SABC employees have been caught in the act, as the auditor-general released its investigation report yesterday.
About 1 465 employees were found to be moonlighting; this was spotted by the auditor-general's use of computer assisted auditing techniques, the database of Companies and Intellectual Property Registration Office, and the SAP system.
Yesterday, government's financial watchdog, the auditor-general, released to Parliament the report of its investigations into the state-owned public broadcaster. The SABC has been embroiled in various allegations of impropriety, failure to meet governance standards and corruption, which has caused the organisation to make a loss of R784 million for the 2008/9 financial year.
According to the auditor-general, information from the various systems, and crosschecked with each other, showed 1 465 SABC employees were identified with interests in companies and/or close corporations (CCs), in contravention of the broadcaster's policies.
The report says the names of companies and CCs identified were compared with payments made on the SAP system, for the period 1 September 2007 to July 2009.
This showed that 20 employees had been identified as being directors and/or members of 20 companies or CCs that received monies. This amounted to R3.378 million. This, the report states, is in direct contravention with the corporations own supplier management policy that it quotes extensively.
Among those CCs identified as having interests in companies that received payment from the SABC, was one where the corporation's head of strategy and risk management, Sipho Sithole, has an interest. Sithole, in one of the earlier Parliamentary hearings, said: “If an investigation is to start, it should start with me.”
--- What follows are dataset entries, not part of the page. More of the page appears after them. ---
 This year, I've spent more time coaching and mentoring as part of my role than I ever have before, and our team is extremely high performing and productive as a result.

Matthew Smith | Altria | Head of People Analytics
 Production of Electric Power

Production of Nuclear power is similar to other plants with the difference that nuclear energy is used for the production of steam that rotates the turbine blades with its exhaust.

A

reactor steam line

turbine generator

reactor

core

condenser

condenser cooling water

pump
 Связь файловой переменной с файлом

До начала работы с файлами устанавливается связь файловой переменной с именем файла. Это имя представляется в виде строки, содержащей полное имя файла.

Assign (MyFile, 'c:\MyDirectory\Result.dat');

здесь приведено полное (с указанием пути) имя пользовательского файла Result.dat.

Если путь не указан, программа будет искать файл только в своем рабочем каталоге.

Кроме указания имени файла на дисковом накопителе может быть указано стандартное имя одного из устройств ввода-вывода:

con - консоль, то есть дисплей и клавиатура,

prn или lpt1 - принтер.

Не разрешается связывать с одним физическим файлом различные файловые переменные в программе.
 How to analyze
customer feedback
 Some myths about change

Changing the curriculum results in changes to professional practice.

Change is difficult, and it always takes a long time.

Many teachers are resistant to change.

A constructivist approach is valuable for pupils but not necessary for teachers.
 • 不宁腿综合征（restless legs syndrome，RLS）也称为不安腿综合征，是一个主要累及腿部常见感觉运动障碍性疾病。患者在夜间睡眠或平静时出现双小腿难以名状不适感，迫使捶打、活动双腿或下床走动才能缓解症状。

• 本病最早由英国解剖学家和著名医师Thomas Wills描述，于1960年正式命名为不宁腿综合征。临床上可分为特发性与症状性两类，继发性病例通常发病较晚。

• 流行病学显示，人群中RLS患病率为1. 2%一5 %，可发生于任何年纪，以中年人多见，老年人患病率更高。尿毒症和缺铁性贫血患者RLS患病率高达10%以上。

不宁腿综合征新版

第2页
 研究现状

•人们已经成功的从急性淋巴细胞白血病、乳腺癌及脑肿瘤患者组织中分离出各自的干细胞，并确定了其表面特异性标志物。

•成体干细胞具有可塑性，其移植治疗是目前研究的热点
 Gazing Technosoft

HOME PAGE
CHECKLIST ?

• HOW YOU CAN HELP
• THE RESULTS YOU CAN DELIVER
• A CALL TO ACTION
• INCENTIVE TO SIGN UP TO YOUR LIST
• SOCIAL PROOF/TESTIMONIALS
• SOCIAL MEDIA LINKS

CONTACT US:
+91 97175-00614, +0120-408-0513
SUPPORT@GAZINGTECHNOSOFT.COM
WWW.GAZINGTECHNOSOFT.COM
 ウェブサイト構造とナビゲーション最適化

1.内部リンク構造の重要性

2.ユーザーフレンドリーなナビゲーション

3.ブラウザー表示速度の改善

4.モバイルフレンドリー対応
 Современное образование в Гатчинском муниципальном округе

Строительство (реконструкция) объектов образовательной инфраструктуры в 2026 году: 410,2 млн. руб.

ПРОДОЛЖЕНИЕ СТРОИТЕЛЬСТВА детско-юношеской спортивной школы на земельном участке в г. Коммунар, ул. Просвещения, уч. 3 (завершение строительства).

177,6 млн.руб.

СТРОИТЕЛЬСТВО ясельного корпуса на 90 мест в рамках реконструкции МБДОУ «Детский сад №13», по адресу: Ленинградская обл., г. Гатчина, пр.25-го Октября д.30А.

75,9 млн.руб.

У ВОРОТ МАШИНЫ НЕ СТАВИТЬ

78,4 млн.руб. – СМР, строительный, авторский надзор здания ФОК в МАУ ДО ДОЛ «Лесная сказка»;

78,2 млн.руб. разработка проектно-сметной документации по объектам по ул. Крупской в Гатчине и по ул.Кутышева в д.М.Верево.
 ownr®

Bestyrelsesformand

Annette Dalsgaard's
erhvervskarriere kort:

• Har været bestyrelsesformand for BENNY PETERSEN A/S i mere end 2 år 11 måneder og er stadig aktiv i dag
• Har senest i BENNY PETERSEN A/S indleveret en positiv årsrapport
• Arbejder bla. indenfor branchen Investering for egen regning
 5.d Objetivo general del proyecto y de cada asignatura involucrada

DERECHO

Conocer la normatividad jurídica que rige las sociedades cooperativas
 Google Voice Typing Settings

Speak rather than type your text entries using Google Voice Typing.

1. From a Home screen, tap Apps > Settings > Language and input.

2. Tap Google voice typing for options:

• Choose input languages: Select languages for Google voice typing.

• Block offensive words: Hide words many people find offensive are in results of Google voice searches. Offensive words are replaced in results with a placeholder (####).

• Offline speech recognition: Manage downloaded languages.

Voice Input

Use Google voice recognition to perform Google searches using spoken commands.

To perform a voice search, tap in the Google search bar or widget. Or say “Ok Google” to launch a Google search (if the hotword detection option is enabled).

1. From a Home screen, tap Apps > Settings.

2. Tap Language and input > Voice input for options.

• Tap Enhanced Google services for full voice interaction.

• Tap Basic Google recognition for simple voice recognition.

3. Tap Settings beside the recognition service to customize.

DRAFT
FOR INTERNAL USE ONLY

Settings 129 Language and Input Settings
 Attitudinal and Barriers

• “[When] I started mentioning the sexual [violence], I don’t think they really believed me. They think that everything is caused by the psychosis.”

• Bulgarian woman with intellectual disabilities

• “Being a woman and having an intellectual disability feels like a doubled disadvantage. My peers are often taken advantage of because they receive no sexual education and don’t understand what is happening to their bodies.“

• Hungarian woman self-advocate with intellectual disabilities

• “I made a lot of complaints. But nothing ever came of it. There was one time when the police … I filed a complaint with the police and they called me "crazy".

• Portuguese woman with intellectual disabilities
Sithole claims he had disclosed his interests to the previous SABC board, but no record of this could be found on the databases used by the auditor-general. However, the investigation did show Sithole was a member of the CC in question, which had received R32 750 from the public broadcaster.
SABC CFO Robin Nicholson said, at a Parliamentary hearing earlier this year, the SAP ERP system was one of the most successful IT projects ever implemented at the corporation.
“For the first time ever, we have a system that gives us a holistic view of our payment and management systems,” he told Parliament's Communications Committee, in March.
According to the SABC's 2007/8 annual report, it had spent a total of R108 million on its IT systems, which included the SAP implementation.
The SAP system consists of seven modules: finance, human resources, procurement, sale to cash, business warehouse (a reporting module), procurement, and intellectual property management. Implementation started two years ago and the last module was installed in July.